Ingredients
Method
- Crust: Preheat oven to 350°F (175°C) and line a 9x9-inch pan with parchment paper. Combine graham cracker crumbs, brown sugar, melted butter, and salt until mixture resembles wet sand. Press evenly into the pan and bake 12–15 minutes until golden. Cool completely.
- Cheesecake Layer: Bring a pot of water to boil for the water bath. Beat cream cheese and brown sugar until smooth and fluffy. Add sour cream, then eggs one at a time, mixing gently. Stir in flour, vanilla, cinnamon, and salt until just combined. Pour over cooled crust and smooth the top.
- Place the baking pan inside a larger roasting pan and pour hot water around it halfway up the sides. Bake for 30–35 minutes until edges are set but the center is slightly jiggly. Remove from water bath, cool completely, then refrigerate at least 4 hours or overnight.
- Pecan Topping: In a skillet over low heat, melt butter and brown sugar until bubbling (about 2–3 minutes). Add pecans, cream, cinnamon, and salt, stirring until glossy and thickened. Cool slightly, then spoon over chilled cheesecake layer. Refrigerate 30 minutes to set.

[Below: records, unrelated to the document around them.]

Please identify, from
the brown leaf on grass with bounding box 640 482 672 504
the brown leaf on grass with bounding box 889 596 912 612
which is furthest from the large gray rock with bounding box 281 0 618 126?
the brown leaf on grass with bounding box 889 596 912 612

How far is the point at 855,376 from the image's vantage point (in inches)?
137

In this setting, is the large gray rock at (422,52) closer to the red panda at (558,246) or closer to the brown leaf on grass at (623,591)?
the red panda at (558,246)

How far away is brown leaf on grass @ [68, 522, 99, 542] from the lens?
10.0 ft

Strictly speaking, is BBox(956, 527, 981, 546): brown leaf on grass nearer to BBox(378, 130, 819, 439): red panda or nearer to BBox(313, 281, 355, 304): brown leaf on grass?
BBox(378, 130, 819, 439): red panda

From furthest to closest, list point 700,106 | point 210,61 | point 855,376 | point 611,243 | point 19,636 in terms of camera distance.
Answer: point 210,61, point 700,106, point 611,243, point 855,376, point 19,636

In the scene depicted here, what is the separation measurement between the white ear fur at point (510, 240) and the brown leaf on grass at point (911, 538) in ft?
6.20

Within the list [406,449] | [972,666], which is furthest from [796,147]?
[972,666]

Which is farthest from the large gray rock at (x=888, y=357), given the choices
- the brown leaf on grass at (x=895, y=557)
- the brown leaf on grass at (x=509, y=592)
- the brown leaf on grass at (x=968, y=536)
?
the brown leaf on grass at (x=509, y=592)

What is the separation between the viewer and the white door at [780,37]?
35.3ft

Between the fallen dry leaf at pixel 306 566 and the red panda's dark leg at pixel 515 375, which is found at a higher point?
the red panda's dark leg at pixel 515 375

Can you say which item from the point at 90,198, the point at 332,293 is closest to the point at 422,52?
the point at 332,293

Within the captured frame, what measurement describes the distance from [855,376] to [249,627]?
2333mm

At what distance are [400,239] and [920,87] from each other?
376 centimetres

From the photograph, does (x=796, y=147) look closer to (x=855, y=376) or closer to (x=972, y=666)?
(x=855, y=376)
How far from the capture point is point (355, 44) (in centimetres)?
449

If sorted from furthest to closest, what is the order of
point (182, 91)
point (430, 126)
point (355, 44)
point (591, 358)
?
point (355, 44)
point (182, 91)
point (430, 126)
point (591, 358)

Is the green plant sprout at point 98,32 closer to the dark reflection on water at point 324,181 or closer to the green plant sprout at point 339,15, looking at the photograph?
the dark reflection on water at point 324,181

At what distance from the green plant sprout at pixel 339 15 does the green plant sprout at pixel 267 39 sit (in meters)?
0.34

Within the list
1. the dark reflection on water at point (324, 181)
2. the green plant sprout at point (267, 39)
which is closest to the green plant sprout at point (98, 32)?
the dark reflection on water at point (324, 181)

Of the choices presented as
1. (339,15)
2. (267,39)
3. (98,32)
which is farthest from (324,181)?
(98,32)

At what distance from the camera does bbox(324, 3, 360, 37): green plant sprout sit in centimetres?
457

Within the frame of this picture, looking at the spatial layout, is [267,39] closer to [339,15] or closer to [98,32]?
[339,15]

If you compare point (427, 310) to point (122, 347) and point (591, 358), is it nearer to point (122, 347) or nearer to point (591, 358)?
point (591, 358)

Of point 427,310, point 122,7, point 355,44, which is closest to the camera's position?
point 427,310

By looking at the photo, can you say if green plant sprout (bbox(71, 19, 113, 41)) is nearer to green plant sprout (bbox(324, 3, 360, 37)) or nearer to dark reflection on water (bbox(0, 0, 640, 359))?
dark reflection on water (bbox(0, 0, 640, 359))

- To Serve: Lift the dessert using the parchment overhang, transfer to a cutting board, and slice into bars with a clean knife.
Notes
For a thicker crust, increase graham crackers by ½ cup and butter by 1 tablespoon. Use room-temperature ingredients for the cheesecake layer. For a softer topping, add an extra tablespoon of cream. Substitute gluten-free graham crackers for a gluten-free version.